Get a life

Business Week.com reports:

IBM Corp. said Friday that it collaborated with electronics retailer Circuit City Stores Inc. to open a big-box outlet in the virtual video-game world, Second Life.

IBM said the prototype store is part of a bigger complex Big Blue plans to open next week in the virtual world.

The store contains replicas of real-life Circuit City products. People can direct their avatars, or in-game characters, to walk down the aisles, pick up and examine items, and order online for home delivery, IBM said.

The two companies are also working on virtual customer service and a place for shoppers to recreate their real-world living rooms, then test different TV sizes and sound system setups.


At a holiday party last night, some of us discussed how immersive-world technology is evolving. Imagine, say, that in a few years, Second Life looks like a movie, not a cartoon. What a great place for learning and collaboration! Or is it? Once again, the technology is advancing more rapidly than the humans who work with it. Absent a port from Second Life directly into my central nervous system, I can’t imagine an interface to endow my avatar with the semblance of life.

IBM’s metaverse evangelist, Ian Hughes, says IBM is thinking about creating a virtual world that would be primarily used by its 340,000 employees for internal communications, company meetings and much more. In January, IBM will focus on virtual worlds as an Emerging Business Opportunity, or EBO. Those of us who track the learning industry will remember the hoopla when learning was an EBO for a few years.

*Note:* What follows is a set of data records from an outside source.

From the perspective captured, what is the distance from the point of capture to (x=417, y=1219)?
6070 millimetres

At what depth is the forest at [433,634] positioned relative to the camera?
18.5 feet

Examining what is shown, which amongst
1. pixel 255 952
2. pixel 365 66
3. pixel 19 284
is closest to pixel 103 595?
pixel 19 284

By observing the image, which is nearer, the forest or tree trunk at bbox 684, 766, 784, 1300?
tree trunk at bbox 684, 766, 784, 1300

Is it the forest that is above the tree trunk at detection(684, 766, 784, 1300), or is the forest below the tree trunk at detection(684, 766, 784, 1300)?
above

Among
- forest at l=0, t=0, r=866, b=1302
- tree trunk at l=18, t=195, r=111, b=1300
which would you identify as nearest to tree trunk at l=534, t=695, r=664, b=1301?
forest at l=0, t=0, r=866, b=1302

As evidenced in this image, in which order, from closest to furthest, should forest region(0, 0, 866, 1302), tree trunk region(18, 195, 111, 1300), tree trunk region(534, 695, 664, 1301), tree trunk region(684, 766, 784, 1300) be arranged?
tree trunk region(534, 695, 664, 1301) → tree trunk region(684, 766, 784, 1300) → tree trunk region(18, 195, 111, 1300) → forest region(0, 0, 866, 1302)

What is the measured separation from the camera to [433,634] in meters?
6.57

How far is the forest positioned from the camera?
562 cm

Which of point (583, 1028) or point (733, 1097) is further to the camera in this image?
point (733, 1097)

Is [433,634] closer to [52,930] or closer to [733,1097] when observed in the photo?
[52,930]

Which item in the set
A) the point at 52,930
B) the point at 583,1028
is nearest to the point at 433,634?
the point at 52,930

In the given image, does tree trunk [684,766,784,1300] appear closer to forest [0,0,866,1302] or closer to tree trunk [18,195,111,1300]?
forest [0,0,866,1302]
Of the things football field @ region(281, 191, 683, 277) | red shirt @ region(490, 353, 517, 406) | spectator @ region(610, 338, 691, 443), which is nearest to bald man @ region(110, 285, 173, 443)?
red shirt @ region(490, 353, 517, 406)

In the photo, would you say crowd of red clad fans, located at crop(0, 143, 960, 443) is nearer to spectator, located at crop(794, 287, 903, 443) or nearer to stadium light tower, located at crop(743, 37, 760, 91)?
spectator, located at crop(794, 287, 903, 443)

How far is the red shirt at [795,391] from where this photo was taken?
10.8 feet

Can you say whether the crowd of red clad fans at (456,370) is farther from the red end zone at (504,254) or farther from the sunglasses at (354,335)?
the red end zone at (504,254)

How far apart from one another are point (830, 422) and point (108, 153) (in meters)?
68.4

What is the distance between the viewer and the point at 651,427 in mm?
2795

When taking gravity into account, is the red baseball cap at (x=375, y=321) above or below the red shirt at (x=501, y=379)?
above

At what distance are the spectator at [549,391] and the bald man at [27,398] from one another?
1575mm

One of the only voices of dissent I have found is Len Bullard, who posted a well-reasoned comment on c|net.

As the power consumption of the server farms is being shown to be a contributor to the problems outlined in “An Inconvenient Truth”, it looks weird to have a puff piece on IBM’s entry into the VR market via SL right above the article on the Al Gore movie and beneath Cooper’s piece about it.

The future of VR is not server farms. That is the distant past from when IBM sold iron for a living. OTOH, they are dimly beginning to understand the potential of the presence applications for supplanting video conferencing and enabling customers to be observed and interacted with. They have yet to encounter the harder policy social problems.

Three people are almost enough to build one world. So far, IBM isn’t even dabbling here scale wise. Meanwhile, the guilds of world builders using the open systems and international standards are growing in skill as they become fed up with the rich-vs-poor schisms of SecondLife which has no middle class. We shall see where the real future of 3D on the Web And Everywhere Else is found: on the closed proprietary systems that IBM endorses, or in the open mature international standads that enable everyone to assume the same risks.

The cards are still out on how business use of SL will evolve.

Update, December 16, 2006

A researcher at IBM’s Almaden Lab says the IBMers are going nuts over SL. They foresee it as the office reality of the future.